Customers pay Ready Mix a “set rate” for its concrete
products. Sepanossian alleged that Ready Mix adds an “energy” fee and an
“environmental” fee separate from the set rate to every sale, about $30 each.
These fees are uniform and do not correlate to or fluctuate in any way with any
actual energy or environmental costs incurred by Ready Mix or the size of the
order, but instead allegedly are recognized by Ready Mix as profit. The energy
and environmental fee amounts were separately itemized on invoices and
disclosed to customers, but without further explanation or information. “The
gravamen of Sepanossian’s complaint is not that class members did not know the
amount of these charges, but rather that the terms environmental fee and energy
fee were misleading.”
Sepanossian alleged, “Plaintiff and class members would not
have entered into contracts with Ready Mix and would not have paid the fees at
issue had they known the truth about the ‘energy’ and ‘environmental’ fees and
had not been subject to Ready Mix’s misrepresentations and omissions.”
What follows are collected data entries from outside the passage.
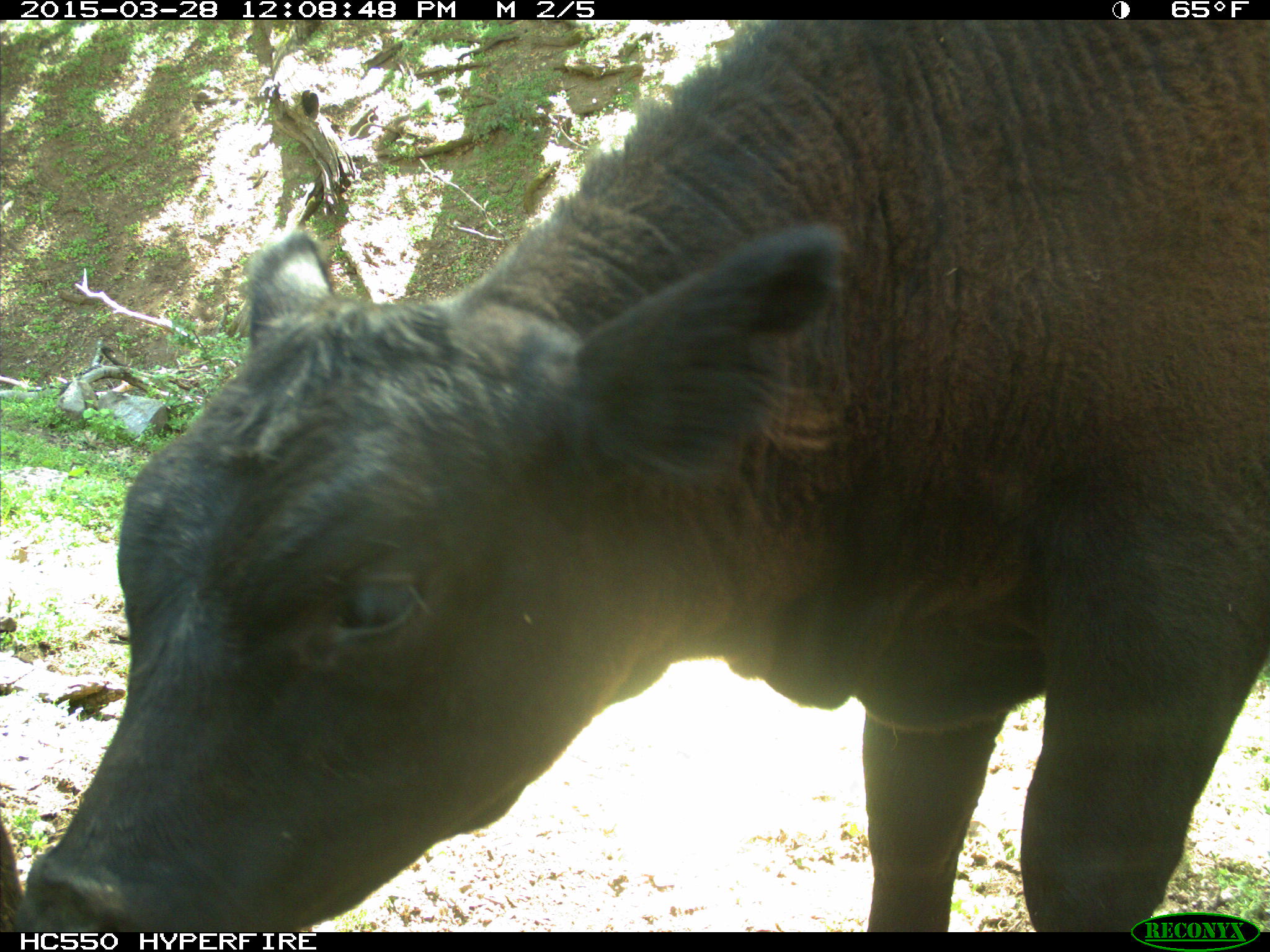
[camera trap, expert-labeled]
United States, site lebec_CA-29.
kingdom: Animalia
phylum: Chordata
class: Mammalia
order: Artiodactyla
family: Bovidae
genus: Bos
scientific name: Bos taurus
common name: domestic cow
The trial court dismissed the complaint on the basic theory
that plaintiffs didn’t suffer any harm because the amount was disclosed to them
and Ready Mix didn’t make any claims about how it was going to use the fees. I
think that undersells the harms of junk fees—they come late in the transaction,
they hamper comparison shopping, and by seeming “regulatory” they prevent any
attempts at negotiation, which for a business customer might be a real thing.
The court found that plaintiffs stated a claim both for “fraudulent”
and “unfair” practices under the UCL. At
the pleading stage, it was plausible that the fees misled consumers into
thinking they had some nexus to energy or environmental costs. “A perfectly
true statement couched in such a manner that it is likely to mislead or deceive
the consumer, such as by failure to disclose other relevant information, is
actionable,” and “a reasonable consumer would likely be surprised to learn that
a charge expressly identified as an ‘energy’ or ‘environmental’ fee, added on
top of the set rate for a concrete purchase, had no actual relationship of any
kind to Ready Mix’s energy or environmental costs and was pure profit.” Indeed,
“[r]easonable consumers are entitled to infer that the descriptive name
attached to a particular fee they are being charged has some connection to the
fee unless otherwise indicated.”
Unfairness: Similarly, it sufficed to allege that (1) such
fees are automatically added to every concrete purchase, thus causing
substantial injury to customers; (2) the fees provide no countervailing benefit
to customers; and (3) the fees were mandatory and unavoidable, thus there was
no way for customers to reasonably avoid the injury because if they wanted to
purchase concrete from Ready Mix, they had to pay the fees. It wasn’t enough
that consumers could avoid the fee by declining to transact with Ready Mix.
However, because there was an express contract between the
parties covering the fees, and the contract was not procured by fraud or
otherwise unenforceable or ineffective, Sepanossian could not assert a claim
for restitution based on unjust enrichment.